Analysis and synthesis of textured motion: particles and waves.

Natural scenes contain a wide range of textured motion phenomena which are characterized by the movement of a large amount of particle and wave elements, such as falling snow, wavy water, and dancing grass. In this paper, we present a generative model for representing these motion patterns and study a Markov chain Monte Carlo algorithm for inferring the generative representation from observed video sequences. Our generative model consists of three components. The first is a photometric model which represents an image as a linear superposition of image bases selected from a generic and overcomplete dictionary. The dictionary contains Gabor and LoG bases for point/particle elements and Fourier bases for wave elements. These bases compete to explain the input images and transfer them to a token (base) representation with an O(10(2))-fold dimension reduction.

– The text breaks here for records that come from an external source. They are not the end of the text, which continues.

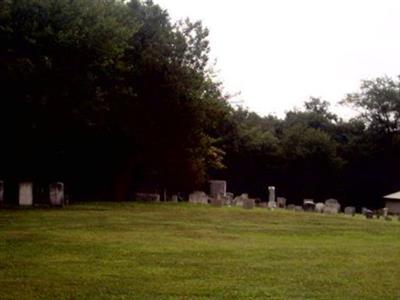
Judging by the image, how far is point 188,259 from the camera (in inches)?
570

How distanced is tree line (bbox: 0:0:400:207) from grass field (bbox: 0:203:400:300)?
7564 mm

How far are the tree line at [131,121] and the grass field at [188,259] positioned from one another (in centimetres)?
756

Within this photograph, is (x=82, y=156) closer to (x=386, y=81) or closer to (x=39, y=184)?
(x=39, y=184)

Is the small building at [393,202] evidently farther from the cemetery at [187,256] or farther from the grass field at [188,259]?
the grass field at [188,259]

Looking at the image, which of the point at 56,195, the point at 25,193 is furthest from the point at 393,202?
the point at 25,193

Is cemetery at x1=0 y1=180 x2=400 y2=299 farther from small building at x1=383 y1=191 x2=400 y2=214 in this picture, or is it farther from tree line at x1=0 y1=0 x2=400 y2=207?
small building at x1=383 y1=191 x2=400 y2=214

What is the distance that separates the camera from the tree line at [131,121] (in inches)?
1133

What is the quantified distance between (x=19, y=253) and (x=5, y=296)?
4642mm

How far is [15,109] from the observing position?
29172 mm

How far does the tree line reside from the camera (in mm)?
28781

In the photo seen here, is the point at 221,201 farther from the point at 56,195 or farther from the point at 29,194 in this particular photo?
the point at 29,194

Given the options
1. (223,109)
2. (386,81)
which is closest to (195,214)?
(223,109)

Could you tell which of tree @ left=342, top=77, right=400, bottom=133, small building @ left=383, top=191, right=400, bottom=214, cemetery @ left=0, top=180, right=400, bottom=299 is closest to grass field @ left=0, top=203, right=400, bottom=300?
cemetery @ left=0, top=180, right=400, bottom=299

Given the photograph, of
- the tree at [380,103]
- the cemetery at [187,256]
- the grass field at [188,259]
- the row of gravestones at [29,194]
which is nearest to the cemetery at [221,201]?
the row of gravestones at [29,194]
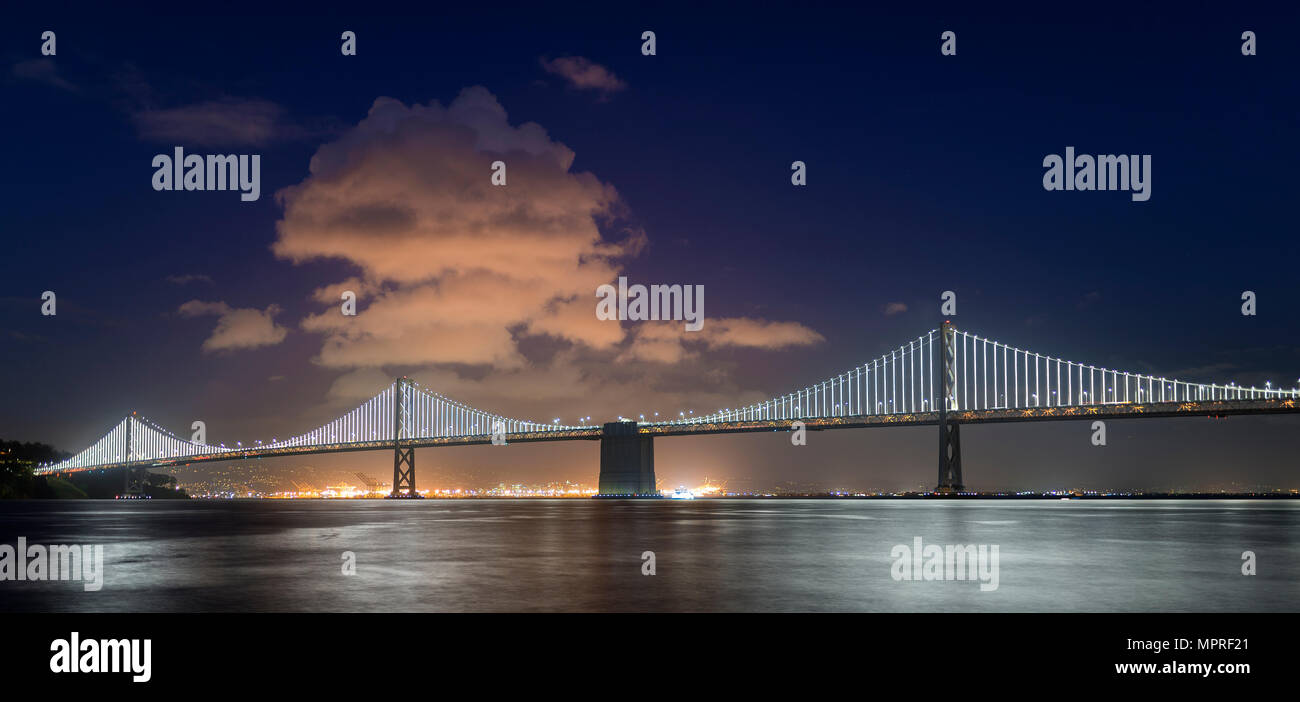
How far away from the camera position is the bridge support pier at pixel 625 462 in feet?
378

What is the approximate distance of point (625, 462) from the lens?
116188 millimetres

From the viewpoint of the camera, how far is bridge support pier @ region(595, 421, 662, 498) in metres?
115

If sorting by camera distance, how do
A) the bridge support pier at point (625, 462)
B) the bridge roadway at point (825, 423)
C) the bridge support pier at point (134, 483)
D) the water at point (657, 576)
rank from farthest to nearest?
the bridge support pier at point (134, 483) → the bridge support pier at point (625, 462) → the bridge roadway at point (825, 423) → the water at point (657, 576)

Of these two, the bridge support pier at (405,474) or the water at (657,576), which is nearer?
the water at (657,576)

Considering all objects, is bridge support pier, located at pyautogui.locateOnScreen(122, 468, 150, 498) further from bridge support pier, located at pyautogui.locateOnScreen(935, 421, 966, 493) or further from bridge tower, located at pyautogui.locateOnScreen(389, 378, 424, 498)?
bridge support pier, located at pyautogui.locateOnScreen(935, 421, 966, 493)

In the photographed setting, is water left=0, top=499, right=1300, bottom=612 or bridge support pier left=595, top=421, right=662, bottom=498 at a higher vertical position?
water left=0, top=499, right=1300, bottom=612

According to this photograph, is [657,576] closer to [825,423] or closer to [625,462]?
[825,423]

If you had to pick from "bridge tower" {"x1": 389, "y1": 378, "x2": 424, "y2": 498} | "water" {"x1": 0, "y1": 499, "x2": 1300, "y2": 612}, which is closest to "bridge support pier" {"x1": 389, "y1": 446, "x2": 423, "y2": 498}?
"bridge tower" {"x1": 389, "y1": 378, "x2": 424, "y2": 498}

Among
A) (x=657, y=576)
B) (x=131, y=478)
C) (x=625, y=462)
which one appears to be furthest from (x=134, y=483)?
(x=657, y=576)

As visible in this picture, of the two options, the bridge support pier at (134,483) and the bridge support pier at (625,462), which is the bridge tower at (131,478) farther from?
the bridge support pier at (625,462)

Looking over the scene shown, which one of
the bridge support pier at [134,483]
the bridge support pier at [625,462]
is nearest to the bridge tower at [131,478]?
the bridge support pier at [134,483]
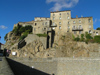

The second component is a geometric model which groups spatially adjacent tokens (bases) and their motion trajectories into a number of moving elements--called "motons." A moton is a deformable template in time-space representing a moving element, such as a falling snowflake or a flying bird. The third component is a dynamic model which characterizes the motion of particles, waves, and their interactions. For example, the motion of particle objects floating in a river, such as leaves and balls, should be coupled with the motion of waves. The trajectories of these moving elements are represented by coupled Markov chains. The dynamic model also includes probabilistic representations for the birth/death (source/sink) of the motons. We adopt a stochastic gradient algorithm for learning and inference. Given an input video sequence, the algorithm iterates two steps: 1) computing the motons and their trajectories by a number of reversible Markov chain jumps, and 2) learning the parameters that govern the geometric deformations and motion dynamics. Novel video sequences are synthesized from the learned models and, by editing the model parameters, we demonstrate the controllability of the generative model.